Work with UNEP over the last years in Nairobi and other LMIC locations has reminded us of other issues that must be included when considering performance targets. The sensor system alone can be tested and validated in the lab, but field validation of performance must also include siting and deployment, sensor drift and regular field validation. A final consideration is the geographical location and diurnal and seasonal patterns which strongly affect field measurement quality.

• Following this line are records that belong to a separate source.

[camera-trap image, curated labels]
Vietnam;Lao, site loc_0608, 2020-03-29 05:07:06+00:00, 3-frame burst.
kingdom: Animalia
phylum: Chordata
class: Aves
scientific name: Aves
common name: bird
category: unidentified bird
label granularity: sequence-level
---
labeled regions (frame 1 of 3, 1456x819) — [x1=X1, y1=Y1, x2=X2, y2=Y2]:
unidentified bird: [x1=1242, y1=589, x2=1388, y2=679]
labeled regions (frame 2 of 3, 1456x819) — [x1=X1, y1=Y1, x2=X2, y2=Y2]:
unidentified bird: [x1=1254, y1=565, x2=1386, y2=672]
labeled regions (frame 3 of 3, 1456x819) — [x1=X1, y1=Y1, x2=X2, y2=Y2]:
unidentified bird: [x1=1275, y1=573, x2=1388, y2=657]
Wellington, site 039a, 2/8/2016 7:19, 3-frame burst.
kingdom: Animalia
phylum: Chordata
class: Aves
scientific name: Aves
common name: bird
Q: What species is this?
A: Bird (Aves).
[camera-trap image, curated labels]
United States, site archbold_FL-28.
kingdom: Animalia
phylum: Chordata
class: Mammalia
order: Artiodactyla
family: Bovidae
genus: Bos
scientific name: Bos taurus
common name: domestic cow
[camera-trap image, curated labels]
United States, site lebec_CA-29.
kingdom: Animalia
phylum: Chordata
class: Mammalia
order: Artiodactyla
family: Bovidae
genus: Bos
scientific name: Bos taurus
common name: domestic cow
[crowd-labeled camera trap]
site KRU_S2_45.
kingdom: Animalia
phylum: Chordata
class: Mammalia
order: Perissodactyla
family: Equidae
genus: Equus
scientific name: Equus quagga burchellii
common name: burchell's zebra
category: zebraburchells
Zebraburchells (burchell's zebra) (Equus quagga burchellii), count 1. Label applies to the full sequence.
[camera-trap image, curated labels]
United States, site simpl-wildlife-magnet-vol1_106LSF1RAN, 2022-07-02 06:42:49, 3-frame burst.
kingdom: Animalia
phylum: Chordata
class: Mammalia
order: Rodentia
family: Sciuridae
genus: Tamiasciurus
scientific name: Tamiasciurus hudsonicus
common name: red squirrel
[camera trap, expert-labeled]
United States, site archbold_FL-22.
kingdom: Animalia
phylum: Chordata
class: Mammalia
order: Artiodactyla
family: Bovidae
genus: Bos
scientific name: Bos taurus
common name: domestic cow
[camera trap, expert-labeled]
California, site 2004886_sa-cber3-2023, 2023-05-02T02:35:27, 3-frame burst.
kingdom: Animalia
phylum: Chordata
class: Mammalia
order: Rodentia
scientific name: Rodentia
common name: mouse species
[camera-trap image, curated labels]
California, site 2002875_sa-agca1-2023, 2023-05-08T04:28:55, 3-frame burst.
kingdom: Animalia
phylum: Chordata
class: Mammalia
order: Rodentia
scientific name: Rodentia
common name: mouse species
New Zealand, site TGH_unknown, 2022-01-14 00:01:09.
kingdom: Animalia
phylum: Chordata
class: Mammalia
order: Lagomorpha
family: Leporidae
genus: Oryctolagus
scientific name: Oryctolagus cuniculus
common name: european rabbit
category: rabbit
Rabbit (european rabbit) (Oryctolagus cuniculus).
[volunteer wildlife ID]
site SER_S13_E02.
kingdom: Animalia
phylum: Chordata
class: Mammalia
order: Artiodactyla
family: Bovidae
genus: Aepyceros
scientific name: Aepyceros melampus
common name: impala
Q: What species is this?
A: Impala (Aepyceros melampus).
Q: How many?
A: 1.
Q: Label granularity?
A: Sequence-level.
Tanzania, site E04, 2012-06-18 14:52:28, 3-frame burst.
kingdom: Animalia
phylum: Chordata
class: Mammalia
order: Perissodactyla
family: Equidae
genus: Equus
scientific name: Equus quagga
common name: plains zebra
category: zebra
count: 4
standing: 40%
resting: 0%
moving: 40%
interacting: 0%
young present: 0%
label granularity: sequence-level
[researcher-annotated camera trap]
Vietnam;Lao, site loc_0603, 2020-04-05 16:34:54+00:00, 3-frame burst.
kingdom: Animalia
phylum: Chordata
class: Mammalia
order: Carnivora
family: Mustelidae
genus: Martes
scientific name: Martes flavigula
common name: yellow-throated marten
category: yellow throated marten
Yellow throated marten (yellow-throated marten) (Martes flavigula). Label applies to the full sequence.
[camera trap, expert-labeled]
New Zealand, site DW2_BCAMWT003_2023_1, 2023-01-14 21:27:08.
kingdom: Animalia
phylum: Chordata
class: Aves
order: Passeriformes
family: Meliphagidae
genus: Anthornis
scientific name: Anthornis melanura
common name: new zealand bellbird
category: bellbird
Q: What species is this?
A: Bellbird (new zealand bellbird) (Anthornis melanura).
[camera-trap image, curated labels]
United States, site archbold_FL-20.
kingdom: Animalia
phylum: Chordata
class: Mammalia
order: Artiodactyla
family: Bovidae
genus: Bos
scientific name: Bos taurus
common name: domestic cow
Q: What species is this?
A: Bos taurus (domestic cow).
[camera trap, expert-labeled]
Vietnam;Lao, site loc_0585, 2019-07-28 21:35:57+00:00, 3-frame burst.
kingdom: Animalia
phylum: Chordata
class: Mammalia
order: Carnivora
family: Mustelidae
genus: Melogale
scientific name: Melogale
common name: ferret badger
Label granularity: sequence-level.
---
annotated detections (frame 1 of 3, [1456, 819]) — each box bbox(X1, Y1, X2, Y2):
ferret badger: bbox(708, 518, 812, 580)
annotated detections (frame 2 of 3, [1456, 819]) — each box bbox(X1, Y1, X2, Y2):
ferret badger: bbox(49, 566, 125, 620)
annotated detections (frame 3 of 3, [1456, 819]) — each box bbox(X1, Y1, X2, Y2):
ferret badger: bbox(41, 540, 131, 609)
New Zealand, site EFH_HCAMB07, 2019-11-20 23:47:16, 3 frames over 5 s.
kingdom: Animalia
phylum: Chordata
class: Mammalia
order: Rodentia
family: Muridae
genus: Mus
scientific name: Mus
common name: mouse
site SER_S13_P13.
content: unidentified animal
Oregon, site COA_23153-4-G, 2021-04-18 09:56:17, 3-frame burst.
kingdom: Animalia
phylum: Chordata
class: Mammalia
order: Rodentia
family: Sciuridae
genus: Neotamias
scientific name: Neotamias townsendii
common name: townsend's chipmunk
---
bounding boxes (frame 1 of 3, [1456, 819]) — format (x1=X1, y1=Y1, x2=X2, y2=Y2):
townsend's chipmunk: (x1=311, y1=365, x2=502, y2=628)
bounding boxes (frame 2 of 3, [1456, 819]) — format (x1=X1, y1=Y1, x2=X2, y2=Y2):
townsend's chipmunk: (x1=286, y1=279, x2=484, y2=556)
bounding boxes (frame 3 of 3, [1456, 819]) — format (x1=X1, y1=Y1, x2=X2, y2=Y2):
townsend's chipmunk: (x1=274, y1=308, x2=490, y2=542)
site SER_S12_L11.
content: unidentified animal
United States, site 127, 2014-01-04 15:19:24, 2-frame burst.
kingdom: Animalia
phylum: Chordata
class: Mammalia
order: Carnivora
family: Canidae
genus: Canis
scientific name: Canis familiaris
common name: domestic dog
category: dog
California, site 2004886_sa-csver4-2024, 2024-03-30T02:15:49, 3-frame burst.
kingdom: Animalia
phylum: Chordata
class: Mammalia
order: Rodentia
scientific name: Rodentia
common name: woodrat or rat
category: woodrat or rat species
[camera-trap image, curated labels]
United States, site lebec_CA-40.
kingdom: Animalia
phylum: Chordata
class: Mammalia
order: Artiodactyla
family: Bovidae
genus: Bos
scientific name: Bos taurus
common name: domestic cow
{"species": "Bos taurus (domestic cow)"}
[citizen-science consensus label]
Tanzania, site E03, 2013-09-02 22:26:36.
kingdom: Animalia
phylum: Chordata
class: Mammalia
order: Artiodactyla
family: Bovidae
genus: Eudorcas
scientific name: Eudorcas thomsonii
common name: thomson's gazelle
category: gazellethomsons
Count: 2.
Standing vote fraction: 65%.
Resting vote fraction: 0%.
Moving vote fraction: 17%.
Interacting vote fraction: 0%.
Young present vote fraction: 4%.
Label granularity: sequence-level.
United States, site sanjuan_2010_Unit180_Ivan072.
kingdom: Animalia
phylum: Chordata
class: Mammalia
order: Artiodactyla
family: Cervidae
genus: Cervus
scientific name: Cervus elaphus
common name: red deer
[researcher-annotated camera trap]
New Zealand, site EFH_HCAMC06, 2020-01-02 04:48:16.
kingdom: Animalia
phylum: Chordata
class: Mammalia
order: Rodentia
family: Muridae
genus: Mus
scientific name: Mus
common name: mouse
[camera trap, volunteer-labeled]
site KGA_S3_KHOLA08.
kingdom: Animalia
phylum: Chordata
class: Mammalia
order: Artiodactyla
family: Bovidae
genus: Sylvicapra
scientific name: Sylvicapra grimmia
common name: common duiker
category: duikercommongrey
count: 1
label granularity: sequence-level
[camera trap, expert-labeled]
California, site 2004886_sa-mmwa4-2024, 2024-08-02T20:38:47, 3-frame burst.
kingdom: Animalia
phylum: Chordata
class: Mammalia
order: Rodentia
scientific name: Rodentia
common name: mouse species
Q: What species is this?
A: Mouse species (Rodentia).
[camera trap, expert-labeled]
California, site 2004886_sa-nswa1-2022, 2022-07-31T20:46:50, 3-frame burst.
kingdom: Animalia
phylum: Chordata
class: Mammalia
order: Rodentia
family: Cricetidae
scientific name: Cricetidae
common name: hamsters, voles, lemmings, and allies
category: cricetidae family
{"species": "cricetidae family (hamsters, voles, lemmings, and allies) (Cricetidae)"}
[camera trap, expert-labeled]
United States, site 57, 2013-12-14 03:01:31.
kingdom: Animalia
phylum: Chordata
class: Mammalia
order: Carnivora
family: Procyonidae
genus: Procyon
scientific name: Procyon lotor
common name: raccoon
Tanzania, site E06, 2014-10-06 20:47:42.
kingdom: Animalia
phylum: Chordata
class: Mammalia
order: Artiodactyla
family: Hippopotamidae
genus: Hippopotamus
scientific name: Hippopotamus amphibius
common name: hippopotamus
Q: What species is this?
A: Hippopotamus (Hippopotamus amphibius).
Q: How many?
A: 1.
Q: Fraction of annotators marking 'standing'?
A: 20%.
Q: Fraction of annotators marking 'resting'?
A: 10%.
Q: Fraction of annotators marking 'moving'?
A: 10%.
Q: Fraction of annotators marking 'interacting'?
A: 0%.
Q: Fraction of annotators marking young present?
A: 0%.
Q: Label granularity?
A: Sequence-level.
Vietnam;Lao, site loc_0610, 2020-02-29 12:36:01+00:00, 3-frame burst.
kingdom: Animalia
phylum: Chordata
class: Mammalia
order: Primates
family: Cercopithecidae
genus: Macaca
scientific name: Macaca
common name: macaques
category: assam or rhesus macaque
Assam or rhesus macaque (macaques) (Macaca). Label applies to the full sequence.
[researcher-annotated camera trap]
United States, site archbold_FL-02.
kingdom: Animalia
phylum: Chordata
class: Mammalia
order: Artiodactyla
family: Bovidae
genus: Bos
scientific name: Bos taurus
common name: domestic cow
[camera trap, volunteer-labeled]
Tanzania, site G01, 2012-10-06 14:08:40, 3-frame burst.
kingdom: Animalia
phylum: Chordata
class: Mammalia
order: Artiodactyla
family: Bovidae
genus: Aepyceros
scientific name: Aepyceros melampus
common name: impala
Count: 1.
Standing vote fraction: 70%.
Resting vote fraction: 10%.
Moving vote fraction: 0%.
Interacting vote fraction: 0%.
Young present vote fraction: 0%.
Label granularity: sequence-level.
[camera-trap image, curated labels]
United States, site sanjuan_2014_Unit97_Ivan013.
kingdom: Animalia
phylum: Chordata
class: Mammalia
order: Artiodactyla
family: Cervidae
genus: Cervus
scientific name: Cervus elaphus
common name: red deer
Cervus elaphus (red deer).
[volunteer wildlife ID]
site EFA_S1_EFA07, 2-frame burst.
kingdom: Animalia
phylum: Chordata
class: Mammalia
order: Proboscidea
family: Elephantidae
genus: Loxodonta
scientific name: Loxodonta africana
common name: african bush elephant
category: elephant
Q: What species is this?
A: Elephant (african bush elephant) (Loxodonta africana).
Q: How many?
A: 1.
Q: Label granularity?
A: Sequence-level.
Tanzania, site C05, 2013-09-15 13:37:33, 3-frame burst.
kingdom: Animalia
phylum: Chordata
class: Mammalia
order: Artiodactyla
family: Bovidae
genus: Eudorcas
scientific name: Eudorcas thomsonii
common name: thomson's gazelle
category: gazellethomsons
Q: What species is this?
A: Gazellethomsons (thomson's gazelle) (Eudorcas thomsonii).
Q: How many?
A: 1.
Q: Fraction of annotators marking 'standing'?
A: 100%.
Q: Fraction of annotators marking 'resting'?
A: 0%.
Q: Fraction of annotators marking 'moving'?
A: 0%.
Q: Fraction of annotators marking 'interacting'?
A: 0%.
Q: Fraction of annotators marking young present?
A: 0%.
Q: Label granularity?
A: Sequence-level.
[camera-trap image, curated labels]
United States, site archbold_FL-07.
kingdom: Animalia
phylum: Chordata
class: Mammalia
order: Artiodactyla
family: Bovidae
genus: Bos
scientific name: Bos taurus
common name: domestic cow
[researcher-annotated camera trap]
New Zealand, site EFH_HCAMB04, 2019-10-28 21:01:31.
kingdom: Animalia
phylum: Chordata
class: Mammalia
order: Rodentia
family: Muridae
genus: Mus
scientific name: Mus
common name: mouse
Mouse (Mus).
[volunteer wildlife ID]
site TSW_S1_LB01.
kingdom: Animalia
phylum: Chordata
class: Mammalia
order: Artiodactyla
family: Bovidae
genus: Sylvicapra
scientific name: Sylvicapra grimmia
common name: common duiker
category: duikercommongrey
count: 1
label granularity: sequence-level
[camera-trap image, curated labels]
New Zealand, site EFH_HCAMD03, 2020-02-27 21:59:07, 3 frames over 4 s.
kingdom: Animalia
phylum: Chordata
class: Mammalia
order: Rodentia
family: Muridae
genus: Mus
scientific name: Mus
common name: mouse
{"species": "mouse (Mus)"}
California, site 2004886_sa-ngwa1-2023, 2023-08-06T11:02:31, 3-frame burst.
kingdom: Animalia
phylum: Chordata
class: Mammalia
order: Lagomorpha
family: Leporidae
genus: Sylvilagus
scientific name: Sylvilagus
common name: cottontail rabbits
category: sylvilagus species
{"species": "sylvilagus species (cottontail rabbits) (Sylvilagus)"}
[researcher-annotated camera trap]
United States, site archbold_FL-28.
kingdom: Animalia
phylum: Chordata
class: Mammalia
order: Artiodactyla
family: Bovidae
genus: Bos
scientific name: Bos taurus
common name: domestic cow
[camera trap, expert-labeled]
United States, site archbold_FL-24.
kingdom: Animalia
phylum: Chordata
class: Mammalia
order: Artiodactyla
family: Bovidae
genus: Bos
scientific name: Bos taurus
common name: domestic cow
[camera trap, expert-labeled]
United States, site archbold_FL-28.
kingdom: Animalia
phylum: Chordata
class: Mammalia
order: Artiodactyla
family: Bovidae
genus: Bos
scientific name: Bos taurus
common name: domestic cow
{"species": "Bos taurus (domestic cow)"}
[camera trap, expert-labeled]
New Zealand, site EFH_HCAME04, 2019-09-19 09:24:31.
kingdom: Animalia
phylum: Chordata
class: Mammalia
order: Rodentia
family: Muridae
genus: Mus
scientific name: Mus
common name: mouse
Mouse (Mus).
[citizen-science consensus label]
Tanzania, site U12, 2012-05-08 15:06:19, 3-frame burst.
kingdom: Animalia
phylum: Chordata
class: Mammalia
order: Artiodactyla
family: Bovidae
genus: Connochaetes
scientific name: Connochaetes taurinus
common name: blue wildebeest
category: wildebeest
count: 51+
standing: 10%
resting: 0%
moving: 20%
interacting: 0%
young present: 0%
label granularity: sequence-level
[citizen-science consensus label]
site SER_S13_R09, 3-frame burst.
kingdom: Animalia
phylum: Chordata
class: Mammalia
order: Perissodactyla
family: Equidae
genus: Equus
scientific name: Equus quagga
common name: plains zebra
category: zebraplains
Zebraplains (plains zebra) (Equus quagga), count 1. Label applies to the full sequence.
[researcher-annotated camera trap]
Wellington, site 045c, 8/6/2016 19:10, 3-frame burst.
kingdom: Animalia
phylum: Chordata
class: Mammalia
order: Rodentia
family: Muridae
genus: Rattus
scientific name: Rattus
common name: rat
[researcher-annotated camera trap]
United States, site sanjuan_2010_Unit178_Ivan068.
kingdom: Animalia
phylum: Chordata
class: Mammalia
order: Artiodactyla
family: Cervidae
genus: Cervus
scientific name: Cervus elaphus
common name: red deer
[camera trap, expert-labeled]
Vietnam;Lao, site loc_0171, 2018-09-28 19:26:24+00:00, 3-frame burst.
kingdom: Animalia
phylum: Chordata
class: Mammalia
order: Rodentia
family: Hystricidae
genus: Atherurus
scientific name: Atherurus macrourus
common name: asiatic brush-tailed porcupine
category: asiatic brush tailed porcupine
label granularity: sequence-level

Presented by: Rebecca E. Skinner, San Francisco AQ/ Manylabs
Summary: This presentation discusses the way in which NAAQS criteria pollutant data is presented to non-technical end users. Beyond aesthetic issues, the author suggests that such environmental data is essential urban infrastructure. Data presentation is policy.
Readings of NAAQS pollutants in an air district, AirNow, or AQ data company presentation are available through a web browser, on your phone or your computer, or occasionally on the monitoring device itself. The information is shown as a number, with the canonical AQI colors from green, yellow, and orange, through red and purple. There are many possibilities beyond this default display convention. Graphic depiction of the data may be more easily intuitively grasped, for instance, with a so-called "fuel gauge". AQI level depiction using colored lights, for instance LED and LIFX bulbs, is seen in projects found on Facebook's Purple Air User groups, and in Louisville's Smart City project.
Beyond the issues of graphic depiction, public data presentation can be considerably increased. One option would be to have AQ accompany the time and temperature on the LED tickertape readout on public buildings, schools and banks. AQI data would be a worthy public service announcement in in numerous venues: displays on top of cabs and bus stations, on the live screens of office building lobbies, near escalators, and in elevators.
Yet environmental data display is more than an aesthetic question. When framed as public infrastructure, possibly combined with connectivity, electrical, or other municipal service, it is a harbinger of future social needs and technical prospects. The increasing exigency of environmental data in an era of climate emergency makes the communication of AQ data more important and more intriguing than it may initially appear.